Report every line below that contains the string "total". Case counts.

BEGIN Supplied data

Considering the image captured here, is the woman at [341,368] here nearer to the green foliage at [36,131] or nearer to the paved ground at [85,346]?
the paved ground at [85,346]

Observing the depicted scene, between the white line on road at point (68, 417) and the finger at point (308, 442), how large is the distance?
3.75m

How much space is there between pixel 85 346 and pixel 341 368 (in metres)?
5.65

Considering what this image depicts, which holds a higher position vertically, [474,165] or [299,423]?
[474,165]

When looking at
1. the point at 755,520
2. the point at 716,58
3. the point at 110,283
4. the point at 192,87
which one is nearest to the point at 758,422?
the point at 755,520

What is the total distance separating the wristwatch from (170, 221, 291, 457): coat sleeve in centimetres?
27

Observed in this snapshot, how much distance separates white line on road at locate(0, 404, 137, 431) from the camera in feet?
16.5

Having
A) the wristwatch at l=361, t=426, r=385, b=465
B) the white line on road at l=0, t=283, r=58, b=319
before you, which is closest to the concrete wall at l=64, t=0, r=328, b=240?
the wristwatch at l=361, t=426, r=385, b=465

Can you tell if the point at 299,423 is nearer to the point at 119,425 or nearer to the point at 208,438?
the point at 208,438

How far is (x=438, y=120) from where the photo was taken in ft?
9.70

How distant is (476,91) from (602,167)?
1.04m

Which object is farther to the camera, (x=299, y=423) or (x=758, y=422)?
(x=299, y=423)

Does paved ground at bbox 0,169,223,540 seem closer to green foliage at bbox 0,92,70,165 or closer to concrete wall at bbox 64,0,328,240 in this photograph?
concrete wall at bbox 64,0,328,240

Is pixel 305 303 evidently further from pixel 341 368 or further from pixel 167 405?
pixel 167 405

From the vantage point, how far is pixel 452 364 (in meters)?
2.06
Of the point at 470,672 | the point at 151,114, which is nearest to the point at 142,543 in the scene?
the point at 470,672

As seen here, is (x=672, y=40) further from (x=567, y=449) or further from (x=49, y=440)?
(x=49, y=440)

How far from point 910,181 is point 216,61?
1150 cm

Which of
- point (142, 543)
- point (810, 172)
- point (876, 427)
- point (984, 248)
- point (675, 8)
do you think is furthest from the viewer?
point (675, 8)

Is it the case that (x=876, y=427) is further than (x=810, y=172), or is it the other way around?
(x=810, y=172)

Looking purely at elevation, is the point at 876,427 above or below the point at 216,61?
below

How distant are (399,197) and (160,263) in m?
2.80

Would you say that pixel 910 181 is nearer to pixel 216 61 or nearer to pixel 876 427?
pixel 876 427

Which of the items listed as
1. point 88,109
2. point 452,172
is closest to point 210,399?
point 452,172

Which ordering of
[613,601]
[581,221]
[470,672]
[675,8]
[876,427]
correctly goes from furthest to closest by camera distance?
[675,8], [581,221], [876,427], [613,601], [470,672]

END Supplied data
BEGIN Supplied data

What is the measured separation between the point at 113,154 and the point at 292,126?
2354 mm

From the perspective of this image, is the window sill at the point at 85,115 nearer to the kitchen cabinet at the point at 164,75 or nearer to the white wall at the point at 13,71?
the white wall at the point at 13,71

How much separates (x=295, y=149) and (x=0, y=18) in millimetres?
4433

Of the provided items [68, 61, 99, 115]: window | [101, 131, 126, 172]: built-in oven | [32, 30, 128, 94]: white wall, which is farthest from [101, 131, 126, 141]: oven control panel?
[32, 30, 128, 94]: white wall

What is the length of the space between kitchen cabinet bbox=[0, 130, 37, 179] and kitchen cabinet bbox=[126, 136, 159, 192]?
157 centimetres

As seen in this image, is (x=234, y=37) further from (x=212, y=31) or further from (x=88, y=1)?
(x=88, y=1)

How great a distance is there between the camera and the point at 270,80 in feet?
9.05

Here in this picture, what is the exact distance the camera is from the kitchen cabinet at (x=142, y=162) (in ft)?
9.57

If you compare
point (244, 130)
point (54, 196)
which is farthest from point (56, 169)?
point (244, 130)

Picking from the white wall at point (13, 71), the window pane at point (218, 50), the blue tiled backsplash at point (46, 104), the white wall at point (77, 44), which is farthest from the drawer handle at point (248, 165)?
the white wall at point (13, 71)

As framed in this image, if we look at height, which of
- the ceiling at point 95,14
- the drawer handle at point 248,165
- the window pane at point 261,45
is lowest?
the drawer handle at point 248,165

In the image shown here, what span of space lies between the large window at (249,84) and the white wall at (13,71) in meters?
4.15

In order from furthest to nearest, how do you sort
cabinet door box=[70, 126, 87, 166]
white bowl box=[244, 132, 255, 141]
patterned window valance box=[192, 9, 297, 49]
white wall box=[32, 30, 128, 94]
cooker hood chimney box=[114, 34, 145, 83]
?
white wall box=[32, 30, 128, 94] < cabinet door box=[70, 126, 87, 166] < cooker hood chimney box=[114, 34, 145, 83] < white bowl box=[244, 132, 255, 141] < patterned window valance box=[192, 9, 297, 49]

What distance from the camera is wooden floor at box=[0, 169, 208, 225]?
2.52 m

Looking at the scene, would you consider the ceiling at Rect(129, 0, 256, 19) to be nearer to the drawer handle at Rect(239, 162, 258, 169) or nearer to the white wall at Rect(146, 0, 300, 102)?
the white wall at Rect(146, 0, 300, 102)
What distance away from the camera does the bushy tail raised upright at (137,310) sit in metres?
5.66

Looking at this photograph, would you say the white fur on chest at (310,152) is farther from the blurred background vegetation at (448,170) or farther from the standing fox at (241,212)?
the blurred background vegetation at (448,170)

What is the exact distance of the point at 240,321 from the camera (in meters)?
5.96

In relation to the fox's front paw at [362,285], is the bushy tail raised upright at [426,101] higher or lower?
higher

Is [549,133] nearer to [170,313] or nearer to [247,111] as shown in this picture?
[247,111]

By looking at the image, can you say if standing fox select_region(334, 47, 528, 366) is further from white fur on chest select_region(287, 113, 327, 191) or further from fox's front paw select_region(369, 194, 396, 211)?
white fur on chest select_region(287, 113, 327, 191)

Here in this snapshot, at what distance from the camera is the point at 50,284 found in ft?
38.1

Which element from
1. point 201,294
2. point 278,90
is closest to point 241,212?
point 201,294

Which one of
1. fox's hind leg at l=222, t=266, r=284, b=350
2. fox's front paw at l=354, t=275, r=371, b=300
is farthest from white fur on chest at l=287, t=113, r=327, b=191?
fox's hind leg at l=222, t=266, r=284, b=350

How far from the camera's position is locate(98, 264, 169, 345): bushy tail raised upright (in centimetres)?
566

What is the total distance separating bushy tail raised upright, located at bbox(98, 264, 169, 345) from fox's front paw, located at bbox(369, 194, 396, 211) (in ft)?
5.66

END Supplied data

Task output:
What is the total distance separating the wristwatch from (170, 221, 291, 457): coat sleeve in centimetres?
What is the total distance separating bushy tail raised upright, located at bbox(98, 264, 169, 345) from fox's front paw, located at bbox(369, 194, 396, 211) (in ft)?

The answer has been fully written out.